**** Records provided ****

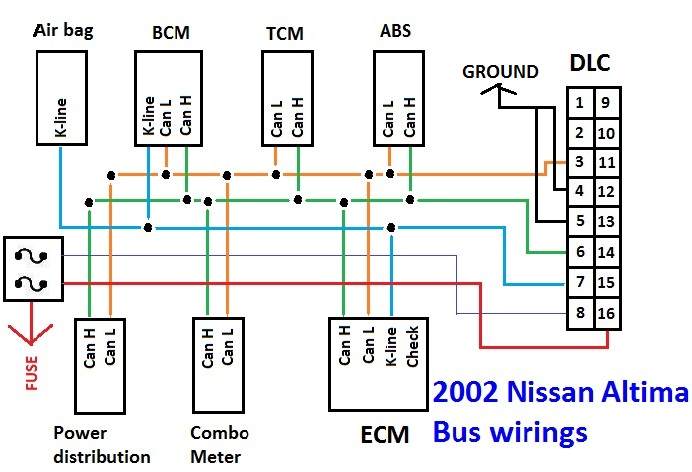 troubleshooting tip for 2002 nissan altima mil light problem 2002 nissan altima bus module wires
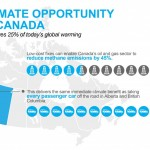 Premier Clark's Methane Commitment a Promising, Early Sign for BC's Climate Leadership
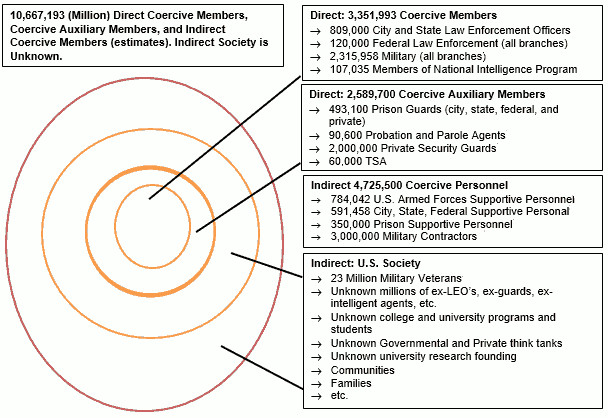[IMG: Vince Montes Chart #2: U.S. Coercive Employment       Matrix | concentric circles breaking down various members |       10,667,193 (Million) Direct Coercive Members, Coercive Auxiliary       Members, and Indirect Coercive Members (estimates). Indirect       Society is unknown.]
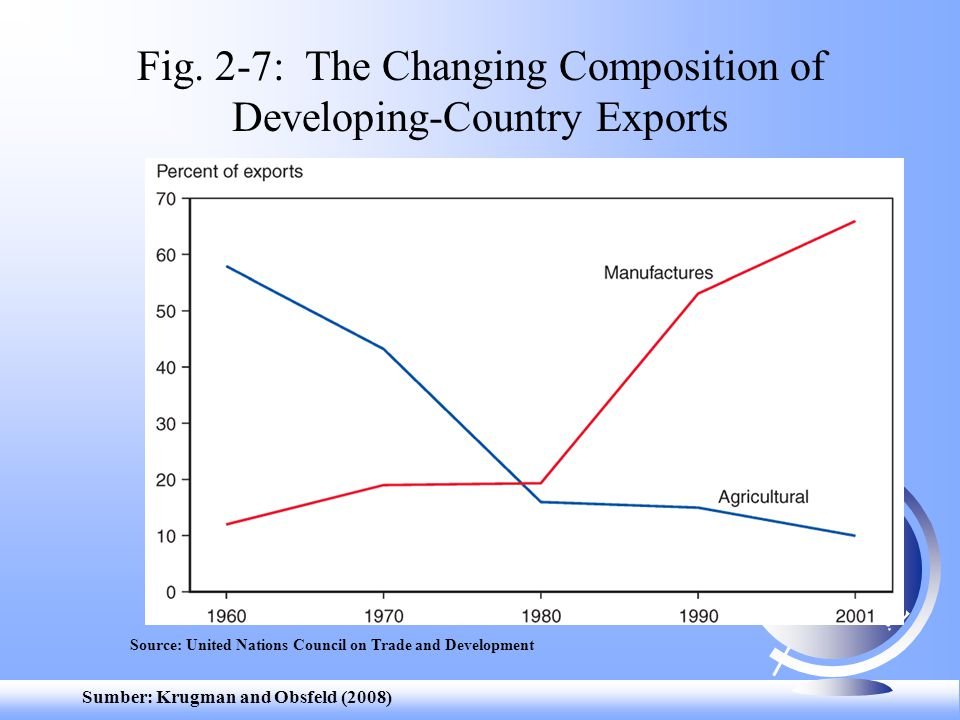 Sumber: Krugman and Obsfeld (2008) Fig. 2-7: The Changing Composition of Developing-Country Exports Source: United Nations Council on Trade and Develo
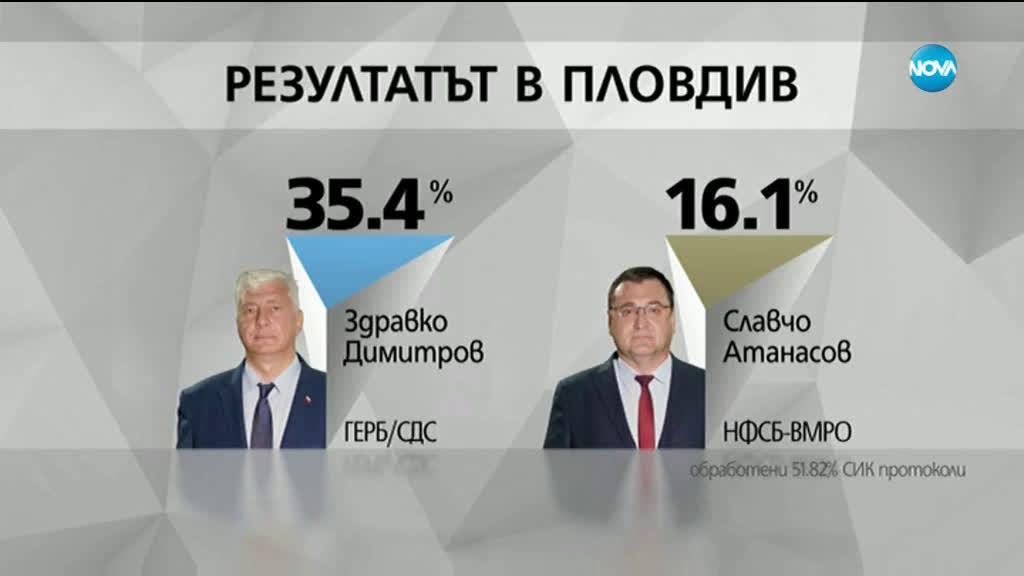 ОБРАТ В ПЛОВДИВ: Атанасов вместо Каназирева на балотажа срещу ГЕРБ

****

The job is to copy all the records precisely while omitting any picture.

 troubleshooting tip for 2002 nissan altima mil light problem 2002 nissan altima bus module wires
 Premier Clark's Methane Commitment a Promising, Early Sign for BC's Climate Leadership
[IMG: Vince Montes Chart #2: U.S. Coercive Employment       Matrix | concentric circles breaking down various members |       10,667,193 (Million) Direct Coercive Members, Coercive Auxiliary       Members, and Indirect Coercive Members (estimates). Indirect       Society is unknown.]
 Sumber: Krugman and Obsfeld (2008) Fig. 2-7: The Changing Composition of Developing-Country Exports Source: United Nations Council on Trade and Develo
 ОБРАТ В ПЛОВДИВ: Атанасов вместо Каназирева на балотажа срещу ГЕРБ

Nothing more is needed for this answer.